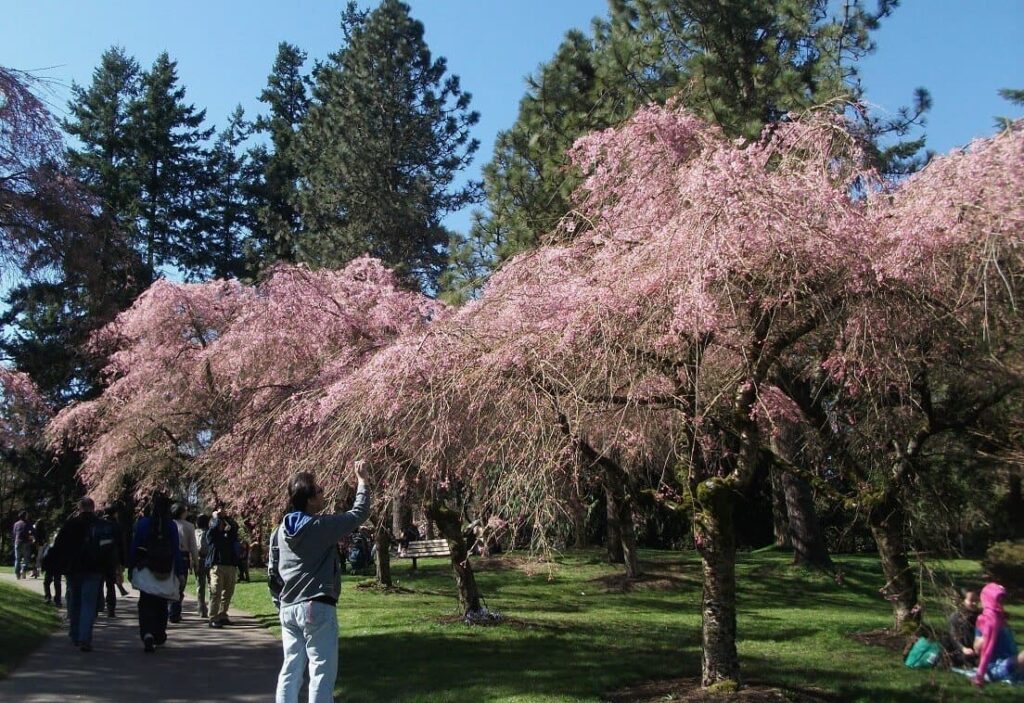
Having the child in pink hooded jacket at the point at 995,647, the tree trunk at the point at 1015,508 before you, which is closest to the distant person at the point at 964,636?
the child in pink hooded jacket at the point at 995,647

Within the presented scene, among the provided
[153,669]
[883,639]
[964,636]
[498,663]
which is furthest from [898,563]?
[153,669]

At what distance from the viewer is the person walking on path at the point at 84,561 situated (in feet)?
31.8

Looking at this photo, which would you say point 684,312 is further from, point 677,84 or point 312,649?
point 677,84

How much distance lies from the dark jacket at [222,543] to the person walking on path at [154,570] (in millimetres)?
2073

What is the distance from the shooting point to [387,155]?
32.4 m

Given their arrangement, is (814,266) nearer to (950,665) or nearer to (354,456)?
(950,665)

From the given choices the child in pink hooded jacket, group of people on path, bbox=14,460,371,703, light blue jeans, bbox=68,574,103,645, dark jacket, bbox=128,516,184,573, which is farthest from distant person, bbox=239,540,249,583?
the child in pink hooded jacket

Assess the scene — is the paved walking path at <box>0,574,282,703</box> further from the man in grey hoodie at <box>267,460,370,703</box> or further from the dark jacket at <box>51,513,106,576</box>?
the man in grey hoodie at <box>267,460,370,703</box>

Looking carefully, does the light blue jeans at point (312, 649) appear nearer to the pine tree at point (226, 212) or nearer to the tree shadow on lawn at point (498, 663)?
the tree shadow on lawn at point (498, 663)

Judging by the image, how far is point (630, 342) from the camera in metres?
6.99

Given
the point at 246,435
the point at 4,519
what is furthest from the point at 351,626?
the point at 4,519

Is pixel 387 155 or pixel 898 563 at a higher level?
pixel 387 155

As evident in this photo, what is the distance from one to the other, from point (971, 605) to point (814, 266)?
155 inches

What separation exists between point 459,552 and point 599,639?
211cm
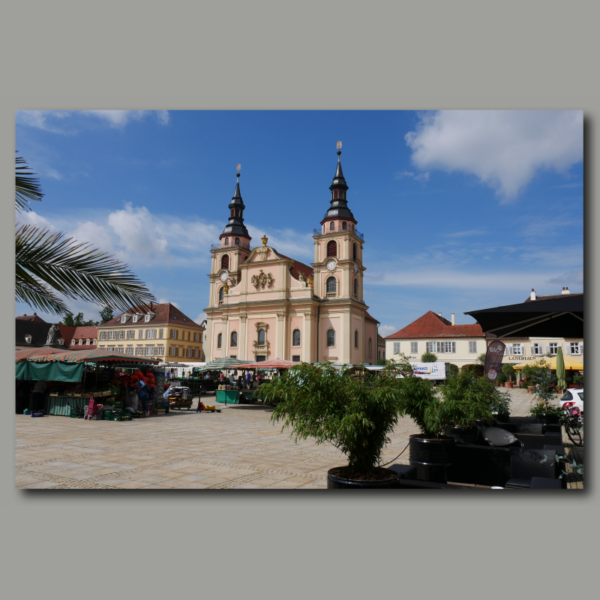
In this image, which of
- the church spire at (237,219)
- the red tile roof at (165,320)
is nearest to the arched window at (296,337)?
the church spire at (237,219)

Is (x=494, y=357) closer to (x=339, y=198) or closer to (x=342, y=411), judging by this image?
(x=342, y=411)

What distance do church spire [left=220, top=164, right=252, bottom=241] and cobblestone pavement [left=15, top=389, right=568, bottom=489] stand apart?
40476mm

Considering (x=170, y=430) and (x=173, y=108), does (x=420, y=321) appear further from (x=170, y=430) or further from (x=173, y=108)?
(x=173, y=108)

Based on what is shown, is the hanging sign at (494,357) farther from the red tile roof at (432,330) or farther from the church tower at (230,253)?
the church tower at (230,253)

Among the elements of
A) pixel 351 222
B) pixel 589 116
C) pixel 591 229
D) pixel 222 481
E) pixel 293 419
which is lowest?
pixel 222 481

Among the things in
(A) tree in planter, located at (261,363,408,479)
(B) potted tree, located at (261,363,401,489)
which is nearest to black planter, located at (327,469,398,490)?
(B) potted tree, located at (261,363,401,489)

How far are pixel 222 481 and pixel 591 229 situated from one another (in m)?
5.45

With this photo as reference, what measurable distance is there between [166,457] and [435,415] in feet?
15.8

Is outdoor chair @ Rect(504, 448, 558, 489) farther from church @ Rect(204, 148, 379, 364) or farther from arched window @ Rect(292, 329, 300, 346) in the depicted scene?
arched window @ Rect(292, 329, 300, 346)

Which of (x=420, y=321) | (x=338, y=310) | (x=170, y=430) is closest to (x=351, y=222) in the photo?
(x=338, y=310)

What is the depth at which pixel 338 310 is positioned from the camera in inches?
1753

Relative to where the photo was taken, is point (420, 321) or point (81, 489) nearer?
point (81, 489)

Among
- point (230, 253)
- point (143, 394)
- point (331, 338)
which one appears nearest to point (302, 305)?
point (331, 338)

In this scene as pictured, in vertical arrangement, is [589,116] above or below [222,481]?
above
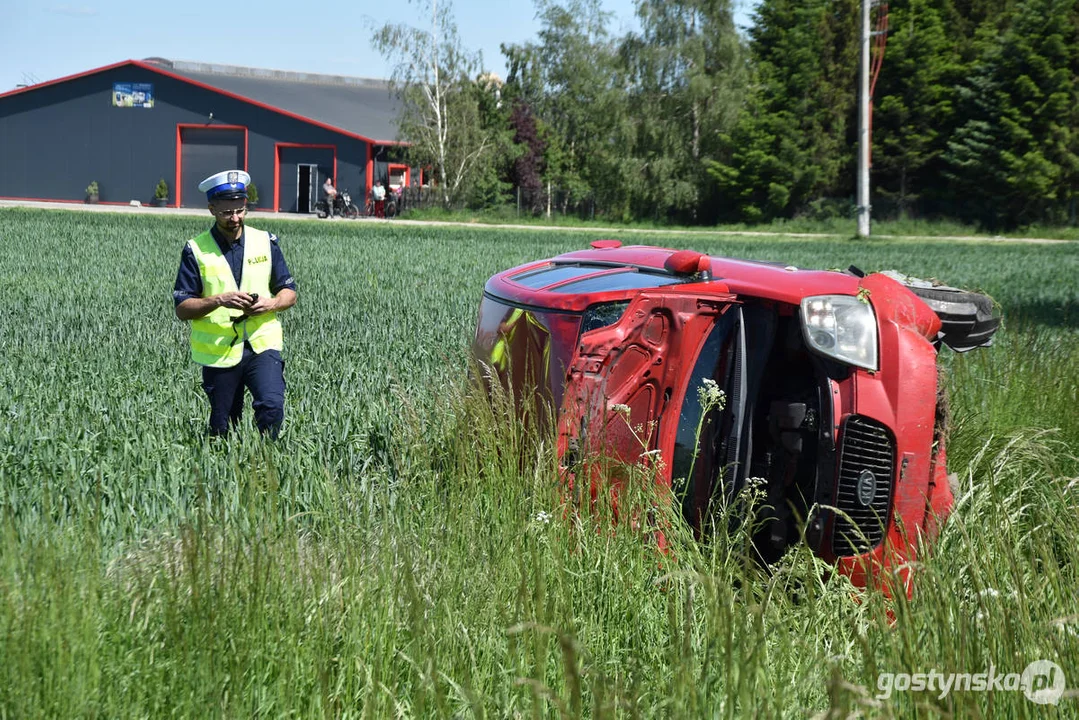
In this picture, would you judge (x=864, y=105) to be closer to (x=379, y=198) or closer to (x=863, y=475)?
(x=379, y=198)

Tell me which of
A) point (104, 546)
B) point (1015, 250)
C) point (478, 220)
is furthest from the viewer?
point (478, 220)

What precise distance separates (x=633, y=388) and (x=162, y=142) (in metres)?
52.7

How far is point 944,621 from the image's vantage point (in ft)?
9.61

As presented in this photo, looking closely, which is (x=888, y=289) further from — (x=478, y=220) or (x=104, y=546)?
(x=478, y=220)

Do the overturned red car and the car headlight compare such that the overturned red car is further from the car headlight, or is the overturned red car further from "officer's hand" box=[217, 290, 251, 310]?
"officer's hand" box=[217, 290, 251, 310]

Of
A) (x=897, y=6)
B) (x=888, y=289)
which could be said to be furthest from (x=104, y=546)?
(x=897, y=6)

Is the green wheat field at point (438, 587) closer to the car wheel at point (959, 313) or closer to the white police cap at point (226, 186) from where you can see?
the car wheel at point (959, 313)

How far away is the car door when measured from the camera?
4484 millimetres

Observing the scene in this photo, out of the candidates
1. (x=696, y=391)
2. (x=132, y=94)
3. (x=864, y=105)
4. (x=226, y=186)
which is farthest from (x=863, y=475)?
(x=132, y=94)

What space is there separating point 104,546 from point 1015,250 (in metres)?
34.3

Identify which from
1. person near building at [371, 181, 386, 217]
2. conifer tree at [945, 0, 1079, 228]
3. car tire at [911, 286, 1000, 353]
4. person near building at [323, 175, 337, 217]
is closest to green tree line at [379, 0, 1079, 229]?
conifer tree at [945, 0, 1079, 228]

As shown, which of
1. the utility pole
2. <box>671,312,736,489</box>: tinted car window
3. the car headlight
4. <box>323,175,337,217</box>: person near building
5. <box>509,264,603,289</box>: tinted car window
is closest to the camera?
the car headlight

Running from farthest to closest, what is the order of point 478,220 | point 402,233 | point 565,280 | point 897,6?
point 897,6 → point 478,220 → point 402,233 → point 565,280

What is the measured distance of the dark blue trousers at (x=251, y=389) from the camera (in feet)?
21.2
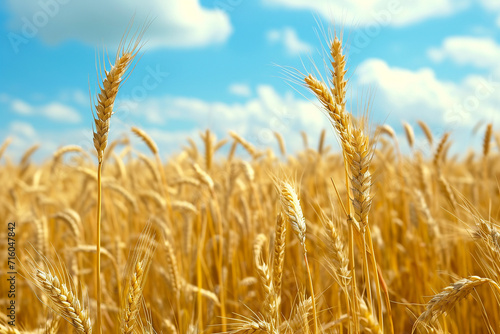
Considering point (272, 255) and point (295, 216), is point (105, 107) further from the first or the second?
point (272, 255)

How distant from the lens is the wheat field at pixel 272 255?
116cm

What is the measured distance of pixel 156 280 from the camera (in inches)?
116

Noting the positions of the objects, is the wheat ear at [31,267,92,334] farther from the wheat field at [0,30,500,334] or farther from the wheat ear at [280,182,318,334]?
the wheat ear at [280,182,318,334]

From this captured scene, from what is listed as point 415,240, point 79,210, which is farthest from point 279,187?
point 79,210

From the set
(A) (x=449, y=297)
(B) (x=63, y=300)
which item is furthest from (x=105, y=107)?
(A) (x=449, y=297)

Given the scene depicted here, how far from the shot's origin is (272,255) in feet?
7.28

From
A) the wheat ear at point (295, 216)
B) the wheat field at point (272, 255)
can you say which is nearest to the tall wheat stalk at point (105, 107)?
the wheat field at point (272, 255)

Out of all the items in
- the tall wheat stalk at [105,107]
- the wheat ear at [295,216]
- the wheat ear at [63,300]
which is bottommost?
the wheat ear at [63,300]

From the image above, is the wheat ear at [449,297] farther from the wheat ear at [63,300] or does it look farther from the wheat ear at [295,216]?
the wheat ear at [63,300]

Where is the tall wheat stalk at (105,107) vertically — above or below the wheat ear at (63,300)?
above

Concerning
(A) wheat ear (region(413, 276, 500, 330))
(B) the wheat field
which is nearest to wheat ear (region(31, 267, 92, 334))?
(B) the wheat field

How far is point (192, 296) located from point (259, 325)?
124cm

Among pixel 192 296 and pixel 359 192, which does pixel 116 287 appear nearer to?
pixel 192 296

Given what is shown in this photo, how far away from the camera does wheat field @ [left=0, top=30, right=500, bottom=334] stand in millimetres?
1164
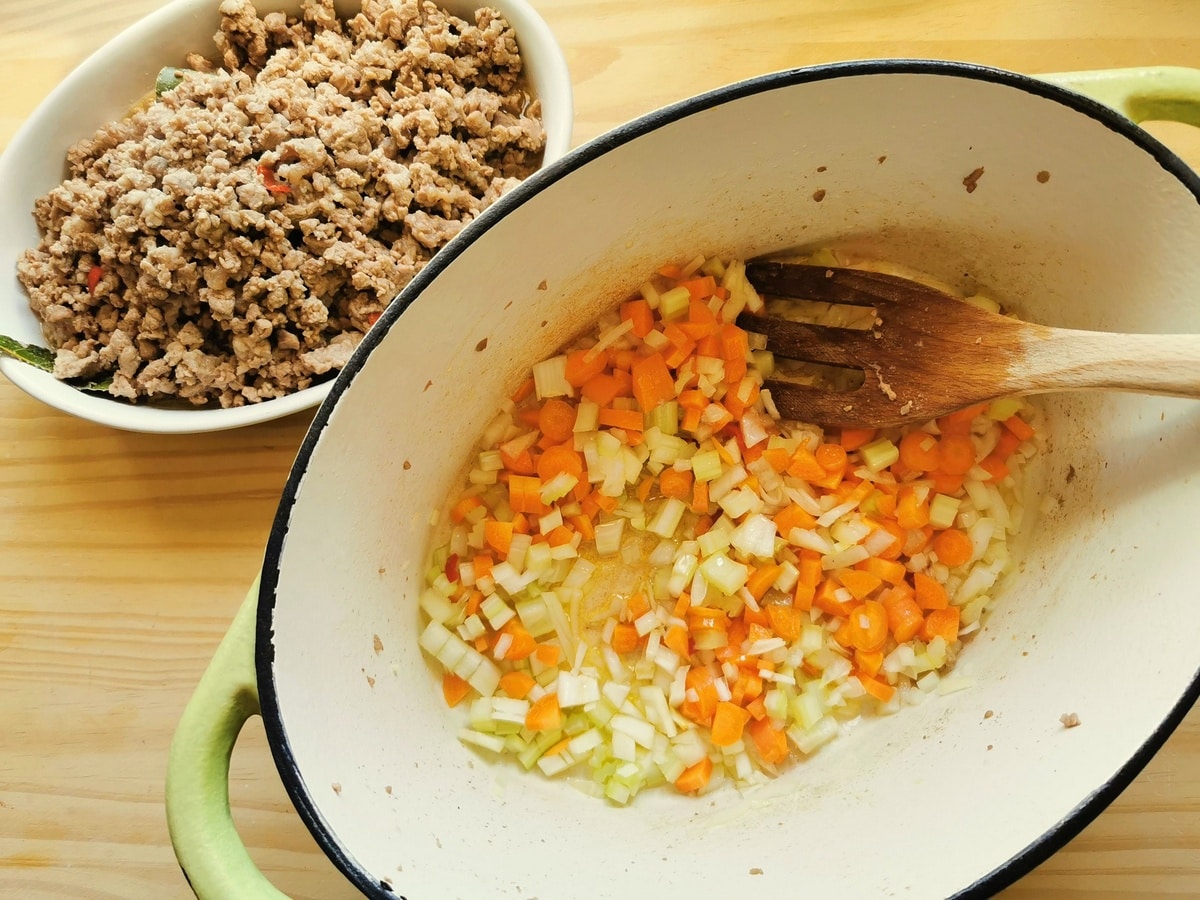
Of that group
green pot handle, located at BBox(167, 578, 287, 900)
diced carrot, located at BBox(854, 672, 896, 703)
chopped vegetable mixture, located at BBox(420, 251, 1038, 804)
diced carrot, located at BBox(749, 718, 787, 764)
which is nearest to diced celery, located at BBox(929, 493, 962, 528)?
chopped vegetable mixture, located at BBox(420, 251, 1038, 804)

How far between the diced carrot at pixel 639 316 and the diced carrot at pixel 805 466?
0.78 feet

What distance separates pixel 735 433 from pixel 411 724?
515 millimetres

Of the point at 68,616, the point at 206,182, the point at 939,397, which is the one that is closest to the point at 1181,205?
the point at 939,397

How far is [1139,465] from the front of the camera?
946mm

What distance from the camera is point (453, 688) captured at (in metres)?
1.03

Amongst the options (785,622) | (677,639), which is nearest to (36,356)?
(677,639)

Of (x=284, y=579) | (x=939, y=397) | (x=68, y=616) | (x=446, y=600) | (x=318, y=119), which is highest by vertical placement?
A: (x=318, y=119)

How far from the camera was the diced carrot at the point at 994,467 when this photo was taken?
1.07 meters

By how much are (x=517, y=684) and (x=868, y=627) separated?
0.43m

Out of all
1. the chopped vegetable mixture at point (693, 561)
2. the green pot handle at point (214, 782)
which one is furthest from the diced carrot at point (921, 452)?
the green pot handle at point (214, 782)

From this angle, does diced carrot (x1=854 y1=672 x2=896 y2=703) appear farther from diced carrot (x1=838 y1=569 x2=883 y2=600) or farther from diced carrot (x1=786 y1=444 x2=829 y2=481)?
diced carrot (x1=786 y1=444 x2=829 y2=481)

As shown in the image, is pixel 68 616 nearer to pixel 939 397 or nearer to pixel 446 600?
pixel 446 600

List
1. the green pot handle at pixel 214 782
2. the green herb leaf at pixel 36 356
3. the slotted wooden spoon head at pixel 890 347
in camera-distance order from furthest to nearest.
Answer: the green herb leaf at pixel 36 356 → the slotted wooden spoon head at pixel 890 347 → the green pot handle at pixel 214 782

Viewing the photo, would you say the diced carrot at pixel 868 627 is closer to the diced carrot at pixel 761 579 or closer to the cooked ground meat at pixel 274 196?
the diced carrot at pixel 761 579
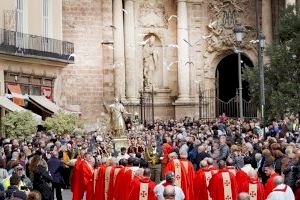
..............................
DESCRIPTION OF THE TASK: Which lines in the data above contain the word "child"? Copy out each of them.

EXPECTED ANSWER:
Having the child in pink hooded jacket at the point at 995,647, the tree trunk at the point at 1015,508 before you, which is closest to the distant person at the point at 964,636?
the child in pink hooded jacket at the point at 995,647
From the given choices the child in pink hooded jacket, group of people on path, bbox=14,460,371,703, light blue jeans, bbox=68,574,103,645, dark jacket, bbox=128,516,184,573, which is farthest from distant person, bbox=239,540,249,583?
the child in pink hooded jacket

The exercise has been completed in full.